TASK DETAILS: Your output is to hold only the lines from the one showing "He will be buried" through the end of the listing, exactly, with every picture excluded.

DATA TO PROCESS:
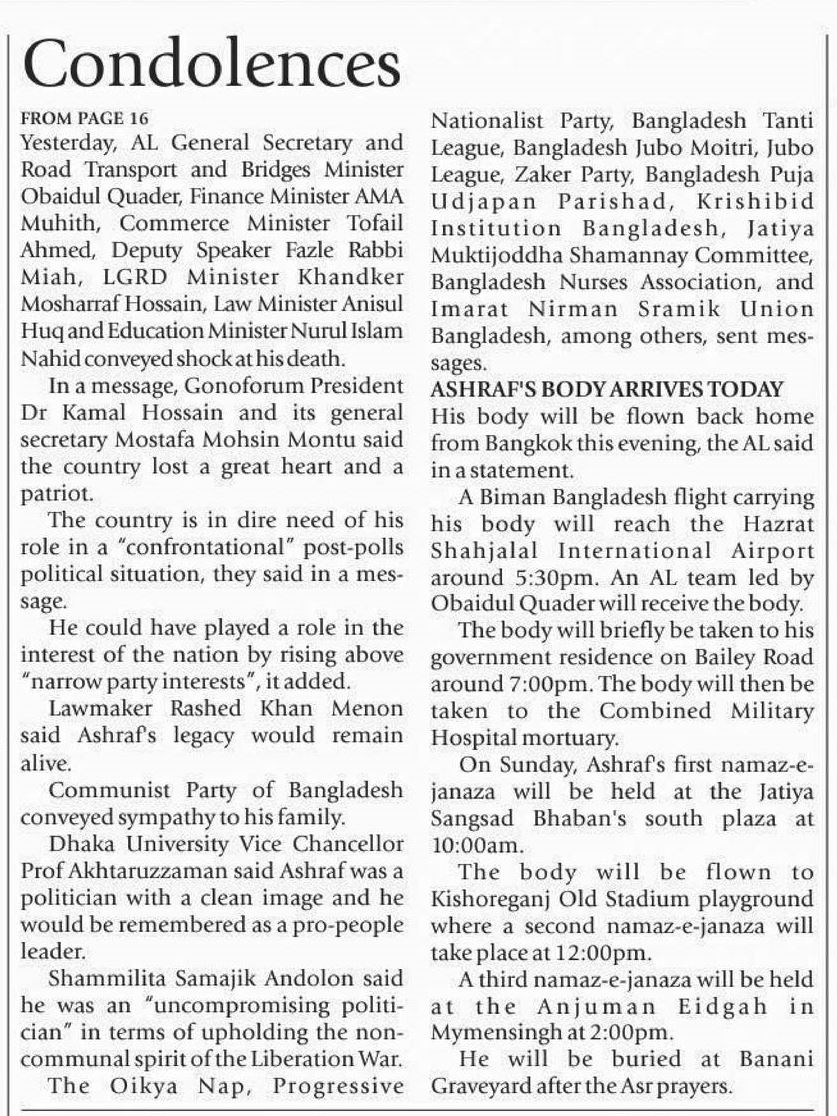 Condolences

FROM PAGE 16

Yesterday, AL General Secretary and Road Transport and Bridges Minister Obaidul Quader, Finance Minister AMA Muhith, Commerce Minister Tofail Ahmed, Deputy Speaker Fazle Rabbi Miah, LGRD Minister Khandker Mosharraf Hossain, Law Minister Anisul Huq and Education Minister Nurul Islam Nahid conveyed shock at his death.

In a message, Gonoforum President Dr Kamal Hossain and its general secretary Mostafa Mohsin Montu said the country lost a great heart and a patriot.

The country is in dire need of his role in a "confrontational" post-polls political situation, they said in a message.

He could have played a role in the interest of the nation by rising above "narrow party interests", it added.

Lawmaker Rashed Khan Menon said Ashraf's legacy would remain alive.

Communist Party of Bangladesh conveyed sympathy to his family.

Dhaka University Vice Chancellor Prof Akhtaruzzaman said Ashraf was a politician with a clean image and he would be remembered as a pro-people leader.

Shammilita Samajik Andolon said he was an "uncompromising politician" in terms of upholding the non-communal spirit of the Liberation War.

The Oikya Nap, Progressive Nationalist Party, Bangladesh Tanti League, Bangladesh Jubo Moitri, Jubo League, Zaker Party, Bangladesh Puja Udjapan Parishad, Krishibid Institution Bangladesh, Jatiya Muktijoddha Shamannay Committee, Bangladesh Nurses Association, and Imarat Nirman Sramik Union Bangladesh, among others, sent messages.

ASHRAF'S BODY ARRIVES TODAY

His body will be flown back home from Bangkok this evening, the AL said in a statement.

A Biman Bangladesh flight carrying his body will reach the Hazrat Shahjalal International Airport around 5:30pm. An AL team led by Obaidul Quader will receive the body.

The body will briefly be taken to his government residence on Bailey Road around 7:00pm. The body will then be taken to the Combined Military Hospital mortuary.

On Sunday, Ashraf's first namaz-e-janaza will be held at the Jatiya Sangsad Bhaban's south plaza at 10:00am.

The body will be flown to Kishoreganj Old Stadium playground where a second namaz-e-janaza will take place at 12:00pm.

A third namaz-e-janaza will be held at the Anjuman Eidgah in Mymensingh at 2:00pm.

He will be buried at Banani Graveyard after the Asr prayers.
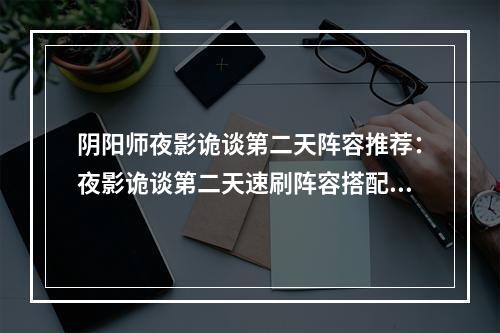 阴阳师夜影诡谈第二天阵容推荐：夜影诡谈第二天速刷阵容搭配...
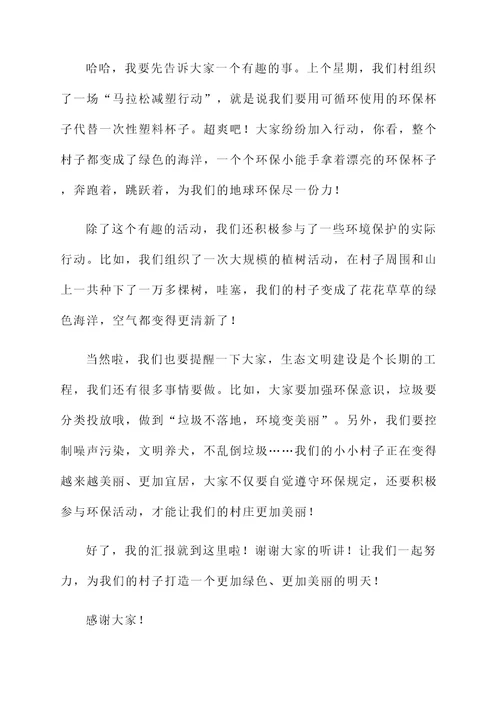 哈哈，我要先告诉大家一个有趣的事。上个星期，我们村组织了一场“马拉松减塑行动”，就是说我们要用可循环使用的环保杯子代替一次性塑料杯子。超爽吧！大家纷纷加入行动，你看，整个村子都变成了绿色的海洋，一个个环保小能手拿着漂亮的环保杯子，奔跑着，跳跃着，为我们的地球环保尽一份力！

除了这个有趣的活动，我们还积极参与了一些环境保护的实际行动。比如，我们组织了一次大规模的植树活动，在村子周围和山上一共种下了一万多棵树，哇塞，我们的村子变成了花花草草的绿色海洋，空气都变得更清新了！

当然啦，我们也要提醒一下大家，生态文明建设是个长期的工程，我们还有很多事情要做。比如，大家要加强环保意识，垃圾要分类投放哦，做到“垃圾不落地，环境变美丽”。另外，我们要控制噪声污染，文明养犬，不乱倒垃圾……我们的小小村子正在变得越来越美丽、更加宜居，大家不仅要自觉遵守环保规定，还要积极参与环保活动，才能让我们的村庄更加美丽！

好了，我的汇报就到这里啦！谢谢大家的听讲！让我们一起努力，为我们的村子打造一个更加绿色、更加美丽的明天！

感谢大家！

EXERCISE RESPONSE:
He will be buried at Banani Graveyard after the Asr prayers.
 阴阳师夜影诡谈第二天阵容推荐：夜影诡谈第二天速刷阵容搭配...
 哈哈，我要先告诉大家一个有趣的事。上个星期，我们村组织了一场“马拉松减塑行动”，就是说我们要用可循环使用的环保杯子代替一次性塑料杯子。超爽吧！大家纷纷加入行动，你看，整个村子都变成了绿色的海洋，一个个环保小能手拿着漂亮的环保杯子，奔跑着，跳跃着，为我们的地球环保尽一份力！

除了这个有趣的活动，我们还积极参与了一些环境保护的实际行动。比如，我们组织了一次大规模的植树活动，在村子周围和山上一共种下了一万多棵树，哇塞，我们的村子变成了花花草草的绿色海洋，空气都变得更清新了！

当然啦，我们也要提醒一下大家，生态文明建设是个长期的工程，我们还有很多事情要做。比如，大家要加强环保意识，垃圾要分类投放哦，做到“垃圾不落地，环境变美丽”。另外，我们要控制噪声污染，文明养犬，不乱倒垃圾……我们的小小村子正在变得越来越美丽、更加宜居，大家不仅要自觉遵守环保规定，还要积极参与环保活动，才能让我们的村庄更加美丽！

好了，我的汇报就到这里啦！谢谢大家的听讲！让我们一起努力，为我们的村子打造一个更加绿色、更加美丽的明天！

感谢大家！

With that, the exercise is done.